A July 2026 paper shows a plain LLM-judge is weak at pinpointing the agent and step behind a multi-agent failure, and that a verify-then-refine loop lifts agent-level accuracy to about 69%.

2026-07-16 // 6 min affects: multi-agent-systems, llm-agents, gpt-4o, qwen2.5, llama-3.1

What is this?

On July 8, 2026, researchers from the University of Louisville and the University of North Texas published Who Broke the System? Failure Localization in LLM-Based Multi-Agent Systems (arXiv:2607.07989, cs.CR). It tackles a problem every team running more than one coordinated agent eventually hits: an execution ends in a wrong answer, and nobody can say which agent caused it or at which step the trajectory first went irreversibly off course.

This is not an attack paper. It is a forensics-and-reliability paper, and that is exactly why it belongs in a security discussion. When a multi-agent workflow produces a bad outcome — whether from an injected instruction, a poisoned memory, or an ordinary coordination mistake — incident response starts with the same question: who broke the system, and when? The authors show that the obvious answer, “ask a strong model to read the log and tell you,” is far less reliable than people assume, and they propose a method called AgentLocate that does measurably better.

How it works

The paper defines the target precisely. Given a failed trajectory, the goal is to output a pair: the failure-responsible agent and the earliest decisive step — the first step where a single corrected action would have reversed the failure. That “earliest decisive” framing matters, because in a coupled system a wrong final answer is often the tail end of a mistake made many turns earlier.

AgentLocate runs three stages. First, an LLM Judge reads the logged trajectory and the user query and proposes a hypothesis — one agent, one step — either by inspecting the whole trajectory at once or by scanning the growing prefix step by step to catch the earliest decisive point. Second, several independent Evaluators, each prompted in a different style (base, concise, evidence-focused), re-examine the same trajectory conditioned on that hypothesis and each return their own agent-step pick with a rationale and a self-reported confidence; those votes are combined with confidence-weighted aggregation. Third, the disagreements between Judge and Evaluators are turned into training instances, and the Judge is refined with lightweight LoRA fine-tuning so its future calls align better with the decisive-error definition.

The measured gap between “one-shot judge” and “verify-then-refine” is the headline. On the algorithm-generated split of the Who&When benchmark, using a 7B open model as the Judge, AgentLocate reached 69% agent-level accuracy and 38% step-level accuracy, against roughly 31–45% agent-level for the four localization baselines it was compared with. Most of that lift arrives in the first refinement round, and three Evaluators gave the best cost-quality trade-off; adding more did not help.

Why it matters

Two findings are directly operational for anyone deploying agent swarms.

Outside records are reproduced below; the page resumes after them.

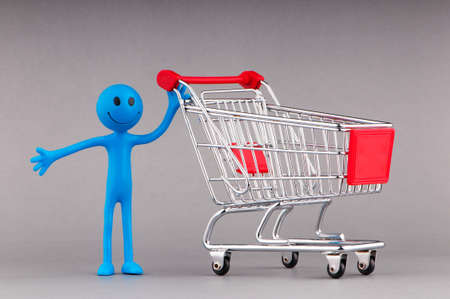 Shopping cart and happy smilies photo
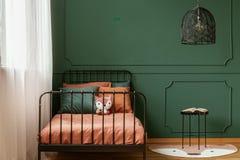 Stylish black chandelier above industrial black metal table with book in dark green teenager bedroom stock photo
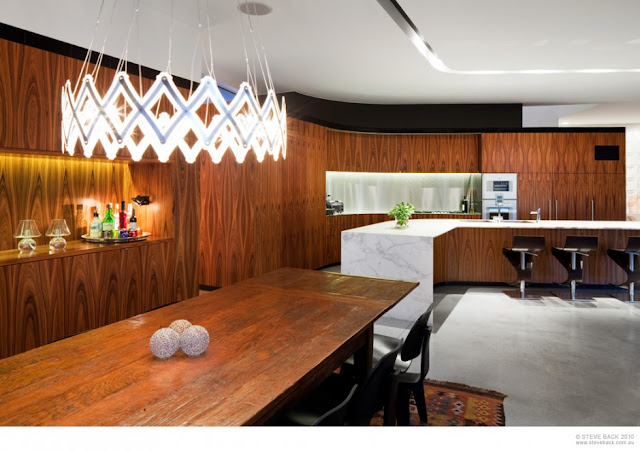 Dining room and the kitchen of River House by MCK Architects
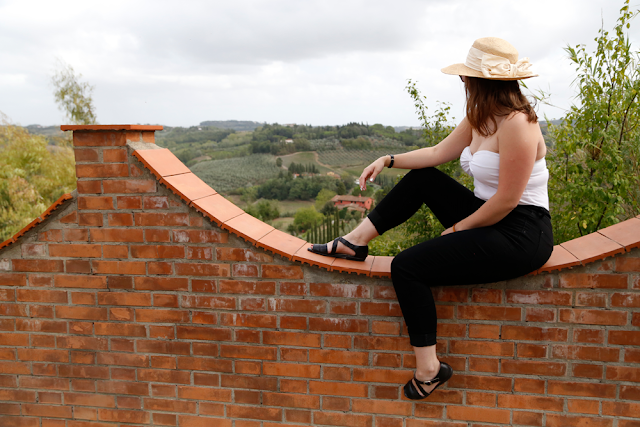 Katy Sitting on Wall Looking Out at View Over Tuscan Countryside Italy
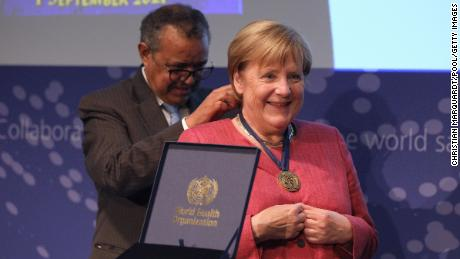 Merkel receives a medal from Tedros Adhanom Ghebreyesus, Director General of the World Health Organization, during the opening of a WHO hub in Berlin on September 1, 2021.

The first is the reliability gap itself. A single pass by a capable model correctly named the responsible agent only a minority of the time in several configurations, and step-level localization was worse still. If your post-incident process is “paste the transcript into a frontier model and trust its verdict,” you are building on a weak signal — the paper’s own baselines show that plain LLM-as-judge attribution is unstable across models and degrades on longer trajectories.

The second is a boundary the authors draw explicitly, and it is easy to get wrong. Failure localization is not the same problem as poisoning forensics. They tested two poisoning-forensics tools built to trace corrupted retrieval content, and those tools localized organic failures poorly, because they are tuned to look for the traces an attack leaves behind — traces that an incremental coordination drift simply does not produce. The reverse caution holds too: a method good at spotting where a benign trajectory wandered is not, by itself, an adversary detector. Knowing which of the two you are running matters before you trust its output during an incident.

There is also a cost angle worth noting: AgentLocate ran over 20× faster than a counterfactual-replay baseline (315 seconds versus 6,752 on the harder split) at roughly a twentieth of the token cost, which is what makes repeated, iterative attribution practical during debugging rather than a once-a-quarter forensic exercise.

Defenses

Because this is a method rather than an exploit, the takeaway is how to instrument and investigate your own multi-agent deployments.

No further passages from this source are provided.